Lacrime di pioggia nello stadio abbandonato

Pontiac Silverdome

Le navi naufragano per un attimo di distrazione. Capitani poco coraggiosi, troppo dediti a trastulli socialiti, si schiantano su alte montagne bianche, iceberg persi nell’oceano sciagurato. Oppure incontrano bassi fondali, scogli affioranti e mai segnati sulle mappe. Intere città così spariscono nel nulla, in un attimo, sfrangiate fra le onde turbinanti. Meglio sarebbe stato…Costruire sopra fondamenta solide ed immote. Ma c’è un altro tipo di catastrofe, molto più lenta, altrettanto irrecuperabile. Quella della marcescenza. Non basta la memoria per tenere a galla luoghi di una tale caratura, serve l’utilizzo assiduo. E dopo il collasso, viene la rovina. Di un augusto mausoleo, ma che dico, cupola di argentovivo – piena d’acqua impietosa. Roba da archeologi, come gli avventurieri di Detroiturbex, il portale che fotografa abusivamente le vestigia della grande Crisi.

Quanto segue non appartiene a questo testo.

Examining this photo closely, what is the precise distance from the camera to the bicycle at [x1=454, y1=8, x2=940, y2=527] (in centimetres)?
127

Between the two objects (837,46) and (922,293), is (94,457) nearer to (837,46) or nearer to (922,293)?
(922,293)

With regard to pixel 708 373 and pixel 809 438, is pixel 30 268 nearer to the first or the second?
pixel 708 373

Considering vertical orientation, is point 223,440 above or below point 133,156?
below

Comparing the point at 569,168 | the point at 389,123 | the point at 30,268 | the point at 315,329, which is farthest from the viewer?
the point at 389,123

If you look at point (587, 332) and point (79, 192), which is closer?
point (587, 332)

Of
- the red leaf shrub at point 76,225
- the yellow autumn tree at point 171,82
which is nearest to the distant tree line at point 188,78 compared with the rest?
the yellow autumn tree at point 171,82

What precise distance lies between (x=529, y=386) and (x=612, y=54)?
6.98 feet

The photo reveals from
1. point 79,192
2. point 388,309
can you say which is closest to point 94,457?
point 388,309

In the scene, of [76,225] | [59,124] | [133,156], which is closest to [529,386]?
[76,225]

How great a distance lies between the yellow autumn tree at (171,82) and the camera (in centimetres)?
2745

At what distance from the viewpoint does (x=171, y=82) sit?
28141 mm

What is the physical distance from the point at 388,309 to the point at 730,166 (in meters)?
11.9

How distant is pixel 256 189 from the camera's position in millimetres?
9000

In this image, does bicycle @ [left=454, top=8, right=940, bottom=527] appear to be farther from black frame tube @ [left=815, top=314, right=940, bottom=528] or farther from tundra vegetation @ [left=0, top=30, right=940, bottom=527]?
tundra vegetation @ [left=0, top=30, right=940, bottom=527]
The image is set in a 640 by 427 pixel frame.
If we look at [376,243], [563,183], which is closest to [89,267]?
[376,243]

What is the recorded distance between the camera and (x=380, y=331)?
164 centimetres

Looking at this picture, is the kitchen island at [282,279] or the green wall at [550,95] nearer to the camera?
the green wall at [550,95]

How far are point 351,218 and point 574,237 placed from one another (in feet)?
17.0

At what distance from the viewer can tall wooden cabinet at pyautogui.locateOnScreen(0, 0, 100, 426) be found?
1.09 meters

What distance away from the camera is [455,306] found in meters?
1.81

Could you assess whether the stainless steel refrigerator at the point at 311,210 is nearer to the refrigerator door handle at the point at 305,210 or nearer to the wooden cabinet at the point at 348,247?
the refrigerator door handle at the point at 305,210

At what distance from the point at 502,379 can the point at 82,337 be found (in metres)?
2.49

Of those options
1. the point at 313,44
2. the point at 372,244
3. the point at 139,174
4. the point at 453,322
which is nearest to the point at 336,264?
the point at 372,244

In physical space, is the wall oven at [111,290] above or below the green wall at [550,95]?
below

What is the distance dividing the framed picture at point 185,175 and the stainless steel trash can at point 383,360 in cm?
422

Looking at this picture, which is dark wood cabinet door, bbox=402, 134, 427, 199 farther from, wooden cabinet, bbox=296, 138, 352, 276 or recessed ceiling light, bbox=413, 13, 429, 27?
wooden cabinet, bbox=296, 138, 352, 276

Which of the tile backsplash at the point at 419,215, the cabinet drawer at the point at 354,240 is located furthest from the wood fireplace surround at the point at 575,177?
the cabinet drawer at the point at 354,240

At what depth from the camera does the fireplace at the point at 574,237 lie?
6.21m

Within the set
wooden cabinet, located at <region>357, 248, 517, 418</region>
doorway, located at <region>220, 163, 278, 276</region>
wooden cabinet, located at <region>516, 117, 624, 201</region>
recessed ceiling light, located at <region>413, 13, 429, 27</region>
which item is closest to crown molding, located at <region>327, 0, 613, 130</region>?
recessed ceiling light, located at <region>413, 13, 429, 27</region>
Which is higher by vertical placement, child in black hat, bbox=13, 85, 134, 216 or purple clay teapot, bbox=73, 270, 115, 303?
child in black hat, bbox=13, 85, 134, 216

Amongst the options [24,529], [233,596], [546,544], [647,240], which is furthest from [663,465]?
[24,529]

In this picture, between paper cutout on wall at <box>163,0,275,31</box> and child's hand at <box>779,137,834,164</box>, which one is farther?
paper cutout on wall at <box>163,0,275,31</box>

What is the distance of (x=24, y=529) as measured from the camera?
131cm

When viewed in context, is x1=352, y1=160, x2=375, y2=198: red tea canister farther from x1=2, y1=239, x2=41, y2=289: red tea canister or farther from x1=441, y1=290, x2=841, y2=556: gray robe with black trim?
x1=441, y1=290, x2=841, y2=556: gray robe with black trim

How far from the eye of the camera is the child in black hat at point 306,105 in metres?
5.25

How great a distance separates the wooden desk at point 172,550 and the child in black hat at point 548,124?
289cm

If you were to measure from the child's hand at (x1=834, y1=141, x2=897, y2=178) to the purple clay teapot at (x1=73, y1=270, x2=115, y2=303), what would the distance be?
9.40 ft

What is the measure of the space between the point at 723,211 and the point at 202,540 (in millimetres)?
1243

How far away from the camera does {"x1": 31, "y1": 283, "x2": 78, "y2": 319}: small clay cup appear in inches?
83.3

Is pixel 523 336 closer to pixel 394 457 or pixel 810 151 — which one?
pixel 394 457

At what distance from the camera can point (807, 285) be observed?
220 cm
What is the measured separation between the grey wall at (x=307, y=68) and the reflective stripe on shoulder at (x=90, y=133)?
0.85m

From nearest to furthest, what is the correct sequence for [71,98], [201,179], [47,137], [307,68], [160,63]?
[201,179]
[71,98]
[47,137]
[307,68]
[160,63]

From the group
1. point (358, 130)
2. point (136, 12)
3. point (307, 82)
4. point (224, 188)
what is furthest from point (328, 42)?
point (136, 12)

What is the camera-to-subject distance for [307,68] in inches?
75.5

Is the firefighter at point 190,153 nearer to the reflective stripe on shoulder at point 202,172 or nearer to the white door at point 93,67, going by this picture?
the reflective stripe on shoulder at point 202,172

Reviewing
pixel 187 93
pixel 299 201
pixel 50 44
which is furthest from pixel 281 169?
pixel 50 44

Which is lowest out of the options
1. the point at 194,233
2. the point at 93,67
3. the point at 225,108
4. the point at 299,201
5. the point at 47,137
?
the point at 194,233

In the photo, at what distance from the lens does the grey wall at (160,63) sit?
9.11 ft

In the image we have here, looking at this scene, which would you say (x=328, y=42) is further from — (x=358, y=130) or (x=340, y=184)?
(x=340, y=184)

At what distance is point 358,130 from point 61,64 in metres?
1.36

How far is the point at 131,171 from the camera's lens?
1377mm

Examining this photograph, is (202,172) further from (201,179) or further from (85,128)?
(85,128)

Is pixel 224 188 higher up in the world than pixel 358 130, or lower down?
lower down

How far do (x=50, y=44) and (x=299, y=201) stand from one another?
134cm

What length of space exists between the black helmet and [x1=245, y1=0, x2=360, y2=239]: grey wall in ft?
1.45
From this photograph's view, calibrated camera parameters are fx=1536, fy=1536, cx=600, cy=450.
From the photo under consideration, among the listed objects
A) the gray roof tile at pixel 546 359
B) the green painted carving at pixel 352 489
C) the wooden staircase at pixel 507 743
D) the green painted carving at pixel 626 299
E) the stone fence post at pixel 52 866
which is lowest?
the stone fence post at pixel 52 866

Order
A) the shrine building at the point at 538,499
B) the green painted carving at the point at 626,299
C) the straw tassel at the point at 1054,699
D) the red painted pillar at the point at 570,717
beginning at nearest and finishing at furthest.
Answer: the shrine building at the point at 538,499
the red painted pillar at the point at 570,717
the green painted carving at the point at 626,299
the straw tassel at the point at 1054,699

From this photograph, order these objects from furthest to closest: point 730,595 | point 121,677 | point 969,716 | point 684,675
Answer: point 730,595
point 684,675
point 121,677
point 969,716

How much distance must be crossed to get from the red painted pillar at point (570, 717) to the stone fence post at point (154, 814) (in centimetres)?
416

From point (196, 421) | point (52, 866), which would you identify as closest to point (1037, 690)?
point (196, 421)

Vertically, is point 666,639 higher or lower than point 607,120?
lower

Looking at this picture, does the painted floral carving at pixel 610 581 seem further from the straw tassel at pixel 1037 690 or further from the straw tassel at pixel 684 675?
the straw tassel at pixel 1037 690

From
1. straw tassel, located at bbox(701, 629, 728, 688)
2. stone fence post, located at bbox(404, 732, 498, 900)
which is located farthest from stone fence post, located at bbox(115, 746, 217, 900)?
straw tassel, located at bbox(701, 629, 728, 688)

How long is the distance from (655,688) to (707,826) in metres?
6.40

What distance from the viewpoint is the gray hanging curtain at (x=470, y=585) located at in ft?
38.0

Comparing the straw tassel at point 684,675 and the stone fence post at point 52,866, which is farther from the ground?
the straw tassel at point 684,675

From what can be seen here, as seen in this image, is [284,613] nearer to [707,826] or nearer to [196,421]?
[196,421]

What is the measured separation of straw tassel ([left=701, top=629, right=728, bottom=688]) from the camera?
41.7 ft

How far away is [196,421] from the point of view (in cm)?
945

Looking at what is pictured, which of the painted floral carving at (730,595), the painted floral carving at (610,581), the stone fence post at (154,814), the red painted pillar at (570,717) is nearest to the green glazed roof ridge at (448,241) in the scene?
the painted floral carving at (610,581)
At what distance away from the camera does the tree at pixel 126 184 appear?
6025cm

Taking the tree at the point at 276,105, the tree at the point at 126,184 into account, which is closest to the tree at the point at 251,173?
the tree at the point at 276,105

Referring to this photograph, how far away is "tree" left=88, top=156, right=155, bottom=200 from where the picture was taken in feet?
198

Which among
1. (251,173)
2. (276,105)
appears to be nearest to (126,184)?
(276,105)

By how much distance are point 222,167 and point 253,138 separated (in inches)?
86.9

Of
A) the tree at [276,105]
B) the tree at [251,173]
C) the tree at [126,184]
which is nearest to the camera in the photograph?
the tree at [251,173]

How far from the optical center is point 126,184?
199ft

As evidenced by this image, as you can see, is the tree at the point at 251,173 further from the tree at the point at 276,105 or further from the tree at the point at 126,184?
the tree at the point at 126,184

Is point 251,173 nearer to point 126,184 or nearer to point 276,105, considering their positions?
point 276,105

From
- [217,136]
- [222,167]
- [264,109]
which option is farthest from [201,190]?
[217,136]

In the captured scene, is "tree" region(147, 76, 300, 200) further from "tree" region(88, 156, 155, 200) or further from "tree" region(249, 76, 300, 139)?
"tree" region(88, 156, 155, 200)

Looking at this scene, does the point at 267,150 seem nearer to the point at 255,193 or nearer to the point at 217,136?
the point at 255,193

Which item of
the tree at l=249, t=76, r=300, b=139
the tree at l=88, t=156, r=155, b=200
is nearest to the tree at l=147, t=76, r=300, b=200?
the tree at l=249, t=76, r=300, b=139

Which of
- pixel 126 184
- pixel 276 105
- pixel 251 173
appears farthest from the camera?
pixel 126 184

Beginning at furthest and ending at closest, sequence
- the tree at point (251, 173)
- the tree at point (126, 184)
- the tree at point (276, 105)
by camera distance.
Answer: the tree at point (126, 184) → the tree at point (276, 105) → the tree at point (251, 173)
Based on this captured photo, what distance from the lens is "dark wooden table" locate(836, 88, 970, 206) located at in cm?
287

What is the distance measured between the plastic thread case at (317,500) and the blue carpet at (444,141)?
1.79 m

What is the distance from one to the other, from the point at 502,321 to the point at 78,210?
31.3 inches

Pontiac non è solo un marchio di automobili, né il nome di un potente capo indiano, scomunicato dalle pagine statunitensi della storia. C’era e c’è una ridente cittadina, poco fuori Detroit, che si fregia di questo stesso appellativo fin dal remotissimo 1818, l’epoca di tardive colonie d’entroterra. Quindici soci di una grande compagnia, sotto la guida di Solomon Sibley, ne decretarono il successo urbano, creando magazzini, stabilimenti e posti di lavoro. Pionieri! Nacque giustappunto attorno ad una ricca industria, questa fervida comunità: fin da principio, in un tale luogo ricco di risorse naturali, si assemblavano strumenti di lavoro. Carri e carriole, catenacci e carrucole, titanici barili. Per un secolo durò una tale fama dei solerti costruttori, finché negli anni ’20 del XX, con gran sorpresa dell’intero mondo, non si scoprì che si poteva fare a meno del cavallo. Giunsero i motori, in generale, ed in particolare: la General Motors. Che qui fondò la prima fabbrica, nel bel mezzo di una penisola meridionale, tra le due del Michigan, stato di tempeste, nevi e piogge prepotenti.
Fu come un fuoco, un’esplosione. La neonata industria dei trasporti a motore, che qui ebbe da subito il suo polo nazionale, portò a un aumento vertiginoso di popolazione. Il volume degli affari era talmente grande, così preponderante, che si cercavano soluzioni nuove per l’investimento. Vie asfaltate oppure erbose, strade proprio come questa. Nel 1934, una cordata di facoltosi industriali decise che la regione si meritava una squadra di football, per il maggior prestigio dei presenti. Con i soldi della città intera dentro al portafoglio, molto presto la trovarono. Provenivano dall’Ohio, i Portsmouth Spartans, ed avevano una storia d’insuccessi e bancarotte. Con piglio scaramantico, i loro benefattori li ribattezzarono “I Leoni” o per meglio dire Detroit Lions, dando i giusti meriti alla città più forte, vasta e popolosa dei dintorni. Avevano dunque le belve, costoro, ma mancava ancora il giusto Colosseo. Si allenavano in principio, i malcapitati giocatori, nella spaziosa palestra della locale università. Poi ebbero qualche stadiuccio, in centro città, nulla di particolare. Finché non giunse un uomo, con un sogno ed un’idea: il suo nome era C. Don Davidson, atleta, soldato, architetto. Armato di una laurea conseguita presso la North Carolina State University, finanziata grazie ai meriti sportivi.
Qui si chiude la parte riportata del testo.